## What is being asked
Reproduce the news passage on the Lord's Resistance Army peace signing below in full, word for word.

## Source passage
David Matsanga, the chief negotiator for the Lord's Resistance Army at peace talks in Juba, told reporters he made the request by telephone to chief mediator and southern Sudan vice president Riek Machar on Monday.
'People had malaria, people were sick, but that's no reason to stop the signing of the peace talks,' Matsanga said. 'The reason is that there is nothing on the ground. There's no toilet, there's not even a single tent.'
Matsanga denied that elusive LRA leader Joseph Kony was ill and insisted he was within 30 miles of Ri-Kwangba, the jungle area on the border between Sudan and DR Congo where the rebels were told to assemble under a ceasefire agreement signed in 2006.
Last week, the rebel and government delegations agreed a final peace agreement to end Uganda's decades-old insurgency would be signed on April 5.
'You can't expect people to sign under a tree,' said Matsanga.
'Kony will sign on April 10 and the government of Uganda will sign on April 15,' he said. The dates had been proposed by Machar, he added, but declined to speculate what would happen if adequate facilities were not put in place.
'That's the problem of government of southern Sudan. They have the money. They have to meet the standards of a signing ceremony,' he said.
The Lord's Resistance Army has waged 20 years of war in northern Uganda and is notorious for raping and mutilating civilians, enlisting child soldiers and massacring thousands.
A ceasefire was struck in August 2006, paving the way for peace talks in Juba that have dragged on for more than a year and a half.
Kony has been in hiding to elude a war crimes arrest warrant issued against him by the International Criminal Court.

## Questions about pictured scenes
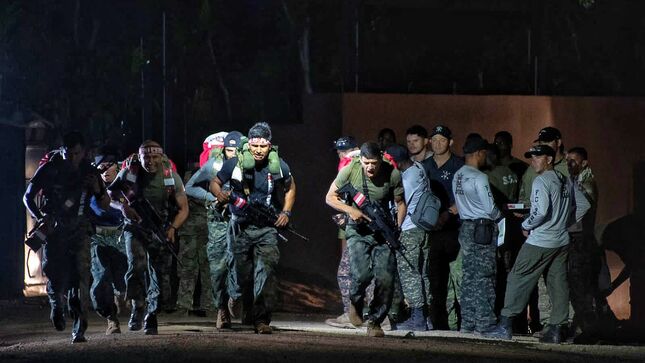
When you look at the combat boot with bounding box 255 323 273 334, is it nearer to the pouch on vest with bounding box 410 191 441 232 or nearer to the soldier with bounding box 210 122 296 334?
the soldier with bounding box 210 122 296 334

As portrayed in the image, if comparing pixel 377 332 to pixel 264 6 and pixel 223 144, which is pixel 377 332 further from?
pixel 264 6

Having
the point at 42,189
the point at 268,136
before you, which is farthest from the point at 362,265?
the point at 42,189

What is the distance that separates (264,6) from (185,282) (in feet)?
92.5

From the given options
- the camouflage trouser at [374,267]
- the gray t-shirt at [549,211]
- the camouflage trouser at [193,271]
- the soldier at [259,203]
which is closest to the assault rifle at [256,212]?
the soldier at [259,203]

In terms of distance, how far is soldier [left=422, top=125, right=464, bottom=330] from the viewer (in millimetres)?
16453

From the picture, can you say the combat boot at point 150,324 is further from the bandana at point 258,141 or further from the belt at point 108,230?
the bandana at point 258,141

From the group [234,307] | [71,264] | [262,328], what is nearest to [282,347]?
[262,328]

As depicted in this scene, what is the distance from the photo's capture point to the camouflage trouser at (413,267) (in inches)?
632

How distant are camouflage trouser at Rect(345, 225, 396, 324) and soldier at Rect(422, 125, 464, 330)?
1298 mm

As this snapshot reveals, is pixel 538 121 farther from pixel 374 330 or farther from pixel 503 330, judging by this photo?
pixel 374 330

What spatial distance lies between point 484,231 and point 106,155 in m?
4.29

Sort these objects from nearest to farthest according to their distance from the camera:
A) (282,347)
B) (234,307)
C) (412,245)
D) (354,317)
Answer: (282,347)
(412,245)
(354,317)
(234,307)

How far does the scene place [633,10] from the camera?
37.2 meters

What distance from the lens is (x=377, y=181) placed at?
15344 millimetres
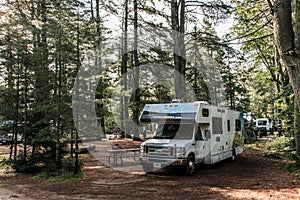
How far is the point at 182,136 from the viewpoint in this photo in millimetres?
10531

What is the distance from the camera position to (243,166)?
489 inches

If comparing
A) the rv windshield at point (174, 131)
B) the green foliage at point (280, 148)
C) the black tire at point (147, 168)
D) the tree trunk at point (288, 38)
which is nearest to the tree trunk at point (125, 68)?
the green foliage at point (280, 148)

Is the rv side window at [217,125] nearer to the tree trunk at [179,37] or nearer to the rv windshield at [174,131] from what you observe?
the rv windshield at [174,131]

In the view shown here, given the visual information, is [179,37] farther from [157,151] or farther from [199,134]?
[157,151]

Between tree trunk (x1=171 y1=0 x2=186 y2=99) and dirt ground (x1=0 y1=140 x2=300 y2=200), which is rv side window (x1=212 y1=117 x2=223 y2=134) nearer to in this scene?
dirt ground (x1=0 y1=140 x2=300 y2=200)

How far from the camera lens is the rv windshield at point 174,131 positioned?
1053 centimetres

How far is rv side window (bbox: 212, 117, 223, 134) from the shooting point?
11516mm

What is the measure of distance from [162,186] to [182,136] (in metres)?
2.77

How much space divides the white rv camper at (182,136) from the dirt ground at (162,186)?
23.1 inches

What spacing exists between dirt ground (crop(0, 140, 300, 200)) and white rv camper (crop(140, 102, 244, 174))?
0.59 metres

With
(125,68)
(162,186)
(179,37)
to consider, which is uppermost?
(179,37)

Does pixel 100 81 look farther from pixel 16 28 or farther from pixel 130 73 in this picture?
pixel 130 73

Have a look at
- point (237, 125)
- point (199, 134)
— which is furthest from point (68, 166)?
point (237, 125)

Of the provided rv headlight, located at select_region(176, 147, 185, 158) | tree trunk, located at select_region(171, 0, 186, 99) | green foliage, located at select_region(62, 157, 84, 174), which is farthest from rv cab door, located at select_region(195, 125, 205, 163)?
tree trunk, located at select_region(171, 0, 186, 99)
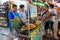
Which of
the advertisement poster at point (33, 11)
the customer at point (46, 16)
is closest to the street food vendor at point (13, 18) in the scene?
the advertisement poster at point (33, 11)

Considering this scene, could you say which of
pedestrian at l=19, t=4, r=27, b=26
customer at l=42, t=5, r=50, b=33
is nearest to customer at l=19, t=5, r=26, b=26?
pedestrian at l=19, t=4, r=27, b=26

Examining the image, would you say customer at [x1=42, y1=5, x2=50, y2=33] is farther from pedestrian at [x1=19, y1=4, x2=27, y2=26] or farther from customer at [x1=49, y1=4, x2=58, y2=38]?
pedestrian at [x1=19, y1=4, x2=27, y2=26]

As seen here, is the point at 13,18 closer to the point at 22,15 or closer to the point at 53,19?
the point at 22,15

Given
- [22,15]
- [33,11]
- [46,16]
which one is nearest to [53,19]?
[46,16]

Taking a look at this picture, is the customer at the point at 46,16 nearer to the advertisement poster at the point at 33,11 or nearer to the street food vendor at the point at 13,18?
the advertisement poster at the point at 33,11

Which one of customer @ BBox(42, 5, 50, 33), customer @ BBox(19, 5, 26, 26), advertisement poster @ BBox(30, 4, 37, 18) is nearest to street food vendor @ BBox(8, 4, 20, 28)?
customer @ BBox(19, 5, 26, 26)

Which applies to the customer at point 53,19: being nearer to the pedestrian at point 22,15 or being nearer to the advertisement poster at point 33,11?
the advertisement poster at point 33,11

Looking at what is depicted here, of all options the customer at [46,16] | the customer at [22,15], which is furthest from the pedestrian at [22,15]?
the customer at [46,16]

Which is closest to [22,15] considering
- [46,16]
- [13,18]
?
[13,18]

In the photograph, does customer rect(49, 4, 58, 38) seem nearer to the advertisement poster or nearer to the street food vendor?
the advertisement poster

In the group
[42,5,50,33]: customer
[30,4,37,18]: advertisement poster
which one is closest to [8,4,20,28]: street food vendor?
[30,4,37,18]: advertisement poster

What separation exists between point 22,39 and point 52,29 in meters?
0.33

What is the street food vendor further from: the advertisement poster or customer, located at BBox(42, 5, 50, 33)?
customer, located at BBox(42, 5, 50, 33)

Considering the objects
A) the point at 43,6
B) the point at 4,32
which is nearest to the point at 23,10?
the point at 43,6
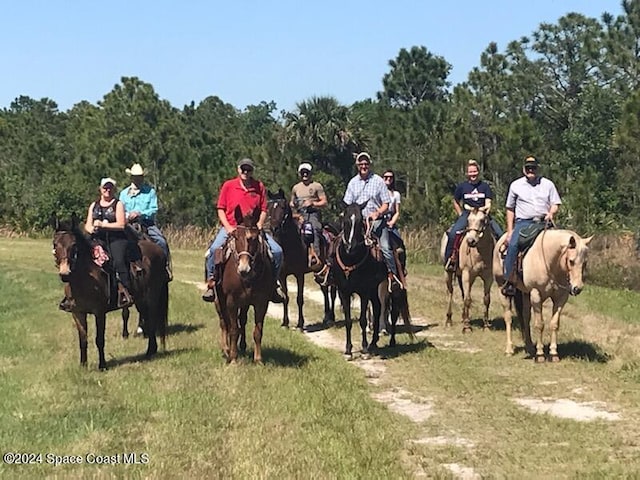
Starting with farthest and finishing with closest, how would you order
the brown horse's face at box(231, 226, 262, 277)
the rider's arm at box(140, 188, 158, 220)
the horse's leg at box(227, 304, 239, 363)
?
the rider's arm at box(140, 188, 158, 220)
the horse's leg at box(227, 304, 239, 363)
the brown horse's face at box(231, 226, 262, 277)

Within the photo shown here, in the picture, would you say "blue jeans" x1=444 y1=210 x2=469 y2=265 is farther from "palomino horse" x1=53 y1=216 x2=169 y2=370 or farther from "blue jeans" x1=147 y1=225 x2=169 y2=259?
"palomino horse" x1=53 y1=216 x2=169 y2=370

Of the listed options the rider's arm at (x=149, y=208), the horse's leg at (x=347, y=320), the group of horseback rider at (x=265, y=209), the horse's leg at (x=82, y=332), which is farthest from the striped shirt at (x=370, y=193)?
the horse's leg at (x=82, y=332)

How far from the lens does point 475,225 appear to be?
45.3 ft

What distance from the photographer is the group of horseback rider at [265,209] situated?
1116 centimetres

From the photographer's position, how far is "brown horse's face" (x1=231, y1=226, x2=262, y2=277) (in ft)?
33.4

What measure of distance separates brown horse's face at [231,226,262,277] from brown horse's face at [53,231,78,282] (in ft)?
6.53

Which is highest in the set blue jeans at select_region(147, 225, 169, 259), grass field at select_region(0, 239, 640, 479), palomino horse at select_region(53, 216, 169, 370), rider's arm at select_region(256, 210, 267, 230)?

## Solution
David Matsanga, the chief negotiator for the Lord's Resistance Army at peace talks in Juba, told reporters he made the request by telephone to chief mediator and southern Sudan vice president Riek Machar on Monday.
'People had malaria, people were sick, but that's no reason to stop the signing of the peace talks,' Matsanga said. 'The reason is that there is nothing on the ground. There's no toilet, there's not even a single tent.'
Matsanga denied that elusive LRA leader Joseph Kony was ill and insisted he was within 30 miles of Ri-Kwangba, the jungle area on the border between Sudan and DR Congo where the rebels were told to assemble under a ceasefire agreement signed in 2006.
Last week, the rebel and government delegations agreed a final peace agreement to end Uganda's decades-old insurgency would be signed on April 5.
'You can't expect people to sign under a tree,' said Matsanga.
'Kony will sign on April 10 and the government of Uganda will sign on April 15,' he said. The dates had been proposed by Machar, he added, but declined to speculate what would happen if adequate facilities were not put in place.
'That's the problem of government of southern Sudan. They have the money. They have to meet the standards of a signing ceremony,' he said.
The Lord's Resistance Army has waged 20 years of war in northern Uganda and is notorious for raping and mutilating civilians, enlisting child soldiers and massacring thousands.
A ceasefire was struck in August 2006, paving the way for peace talks in Juba that have dragged on for more than a year and a half.
Kony has been in hiding to elude a war crimes arrest warrant issued against him by the International Criminal Court.